Film depicts emotional scene the way it would likely be

by Junius

Going to see Brokeback Mountain knowing what everybody now knows about it is a bit of a tense experience. The film’s lyricism is not enough to engage us when we are nervously waiting for “it” to happen. Though taking place in beautiful mountain settings, the early scenes seem to collude with our anxiety, being a patchwork of almost perfunctory events just holding us off until the first frenzied consummation.

And then it’s out, that feared moment large on the screen. And it’s all right. It’s okay. It’s what it would be like. It has an animal thoroughness about it—not quite impromptu on the part of one of them, and on the other, a surprise that turns instantly into a clear line of physicality. Truth to say, and contrary to expectation, it is the high spot of the film, because it is the high spot of the relationship. After that, the two marriages are tawdry and the intervals are a wrenched dream—like between “fishing trips” which try to recapture that moment. We are not sure that they do actually recapture it. Remembered emotion seems to be the best thing they can have. In these matters, apparently, primacy is everything, and the rest is pretty hard to take.

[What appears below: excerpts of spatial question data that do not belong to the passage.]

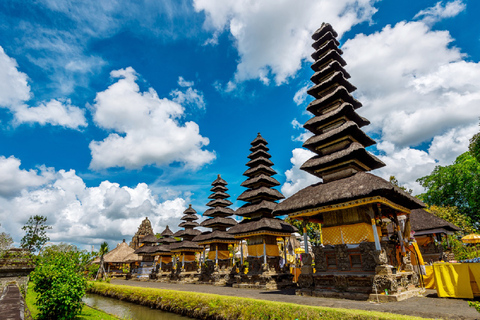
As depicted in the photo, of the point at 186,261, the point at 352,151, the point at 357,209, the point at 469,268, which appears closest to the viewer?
the point at 469,268

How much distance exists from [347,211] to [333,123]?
6.64m

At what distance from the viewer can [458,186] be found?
34344 mm

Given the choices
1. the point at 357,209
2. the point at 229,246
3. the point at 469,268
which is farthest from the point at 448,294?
the point at 229,246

Does Brokeback Mountain, despite admirable acting, give us an experience that we want to go through? Everybody in the film finds the situations distasteful at one time or another. A good part of the audience will follow their lead in this. There’s a cartoon in the most recent New Yorker of a couple of city guys obviously living together, and one is in longjohns and a cowboy hat. He is holding out another cowboy hat to his partner, who is working at his computer. The partner, looking up from his work and taking it in, says, “And what if I don’t want to be Jack or Ennis?” Brokeback Mountain fails to persuade us, probably most of us anyway, that we would want to be Jack or Ennis, even for a moment.

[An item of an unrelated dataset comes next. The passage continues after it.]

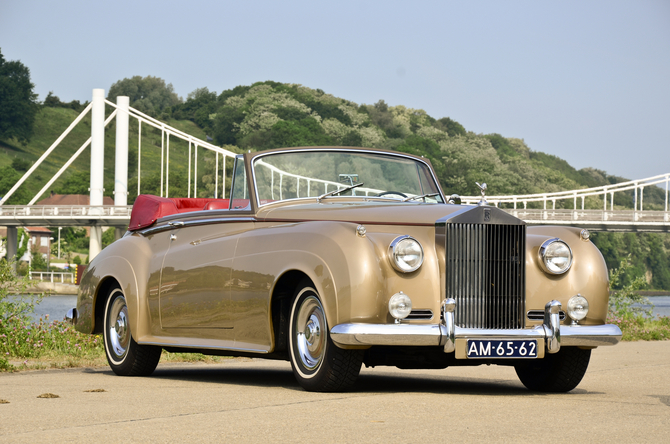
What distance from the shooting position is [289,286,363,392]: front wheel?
5.02 m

But even less would we want to be Julian or Danny of Matador. It had seemed that Matador might have been able to offer a comic mask to Brokeback’s tragic mask, being a sort of “buddy” film. But there’s hardly a moment in Matador when the main character is being honest with his “friend” or with the audience, except when he becomes a genuine basket case.

Brokeback Mountain, a film about romance, is down-to-earth and true. It is Matador, in romanticizing a faux down-to-earth character, that is the obscene film.